Subsequent to March 31, 2022:
• Debt Activity-New Long-term Borrowings: Received $4.8 million in proceeds from new long-term borrowings previously secured from an existing lender. This loan will bear interest at an expected effective interest rate of 2.89% and is fixed for the next 4.9 years.
• Equity Activity:
• Series C Preferred Stock: Sold 665,138 shares of our Series C Preferred Stock for net proceeds of approximately $15.1 million.
• OP Units: Paid approximately $7.7 million to redeem 204,778 OP Units.
• Increased Distributions: Increased our distribution run rate by 0.22%, declaring monthly cash distributions of $0.0454 per share of common stock (including OP Units held by non-controlling OP Unitholders, if any) for each of April, May, and June 2022. This marks our 26th distribution increase over the past 29 quarters, during which time we have increased the distribution run rate by 51.3%.
Comments from David Gladstone, President and CEO of Gladstone Land: “The results this quarter showed the full impact of about $147 million of acquisitions that occurred during the last quarter of 2021. While we were not active on the acquisition front this past quarter, we have been busy replenishing our backlog of potential farm acquisitions.
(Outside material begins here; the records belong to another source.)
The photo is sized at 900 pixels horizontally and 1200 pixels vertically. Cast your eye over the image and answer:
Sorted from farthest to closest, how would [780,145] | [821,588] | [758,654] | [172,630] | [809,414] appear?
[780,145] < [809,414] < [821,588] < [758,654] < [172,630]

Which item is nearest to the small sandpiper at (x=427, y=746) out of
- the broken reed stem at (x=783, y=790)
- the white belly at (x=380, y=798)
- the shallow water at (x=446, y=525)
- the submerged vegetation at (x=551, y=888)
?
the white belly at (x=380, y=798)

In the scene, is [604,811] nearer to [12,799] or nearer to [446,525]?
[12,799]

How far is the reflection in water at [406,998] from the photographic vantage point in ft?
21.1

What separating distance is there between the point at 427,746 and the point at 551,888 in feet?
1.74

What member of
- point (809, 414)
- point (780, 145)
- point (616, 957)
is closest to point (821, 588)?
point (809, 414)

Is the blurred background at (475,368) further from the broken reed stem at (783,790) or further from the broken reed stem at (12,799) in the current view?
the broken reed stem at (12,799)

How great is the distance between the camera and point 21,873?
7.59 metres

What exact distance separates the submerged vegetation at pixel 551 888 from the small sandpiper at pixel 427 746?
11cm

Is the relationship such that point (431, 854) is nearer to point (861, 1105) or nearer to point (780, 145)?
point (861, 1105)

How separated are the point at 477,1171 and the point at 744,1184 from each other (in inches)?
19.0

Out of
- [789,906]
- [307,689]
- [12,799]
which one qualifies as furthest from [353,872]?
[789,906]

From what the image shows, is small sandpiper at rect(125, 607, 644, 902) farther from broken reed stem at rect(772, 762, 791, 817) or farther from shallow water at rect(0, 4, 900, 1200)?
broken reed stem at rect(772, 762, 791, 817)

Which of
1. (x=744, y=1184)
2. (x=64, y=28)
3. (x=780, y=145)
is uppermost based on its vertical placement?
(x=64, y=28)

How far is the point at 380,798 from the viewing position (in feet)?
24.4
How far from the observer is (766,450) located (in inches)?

Given the level of uncertainty surrounding the current economic environment, we believe now is a time to be somewhat conservative with our capital and thus have been a bit more selective with our acquisitions recently. However, we do have few farms that we are hopeful of closing on over the next several months. We continue to see appreciation in the value of most of our farms, particularly those in the western U.S. We believe this reflects strongly on our pre-acquisition due diligence process, which always starts with a comprehensive water analysis. We continue to actively monitor the ongoing drought in the western U.S., and all of our farms continue to have sufficient water at this time. We are looking forward to the participation rents coming in towards the end of this year and to another successful year overall.”